Thursday, December 4, 2008

Obama Citizenship Rumor

Obama Citizenship Rumor Peddlers Buy Ad Space In The Tribune
From Huffington Post:Jason Linkins
December 3, 2008 03:35 PM


So, if you've been following the many tin foil hat wearing crack-a-lacks that the election season brought out of the woodwork, with their Whitey tapes and their stern warnings of Vietnam gulag deprogramming, you'd know that one of the more persistent claims made against President-Elect Barack Obama is that he's not an American citizen. Nowadays, you'll hear the yammerings over Obama's birth certificate put in terms of a looming "Constitutional crisis," though, as Unattributable.com aptly states, "there would have to be actual proof that Obama wasn't a natural born US citizen to spark any kind of crisis." It's complete madness -- sour grapes serving as the fuel to rampant paranoid lunacy. But it's also sadly persistent.
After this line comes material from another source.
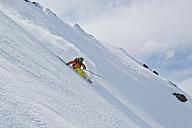 Austria, Tyrol, Mature man skiing in slope - FF001359
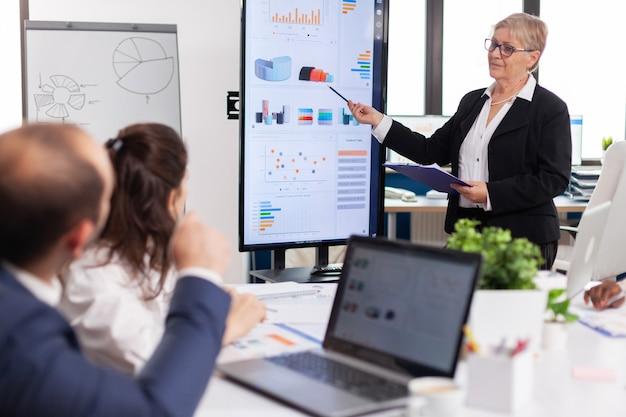 Gerente de proyecto anciano apuntando al escritorio presentando datos estadísticos, informando a un grupo diverso de empleados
One fool has appealed a case based solely on "Rumors On The Interwebs" all the way to the Supreme Court, and some other nimrod bought ads in the Chicago Tribune this week.

The Tribune, naturally, forged a response of their own to the matter, and for the most part, it accords Obama the credibility he's entitled to, noting: "Cases challenging Obama's citizenship have been tossed out of courts in several states, and Hawaiian officials have vouched for the authenticity of Obama's birth certificate, which is locked in a state vault. The Obama campaign likewise has always dismissed the accusations." But one sentence later, I caught the Tribune going all mealy-mouthed. Well, at least at first blush:

Nevertheless, some critics remain dubious.

Naturally, my senses snapped at what looked to be a traditional deployment of the tired "some say" device, where straw men become foundational sources to claims that reside squarely within the borders of the Breakaway Republic of Unsubstan(tiated). But when I read the sentence again, I realized that it had actually captured these crackpots perfectly. Indeed! These critics do, in fact, "remain dubious." They are in a constant and ongoing state of pure, unadulterated dubiousness. Well, played, Chicago Tribune! Just remember: sometimes the best satire goes unnoticed.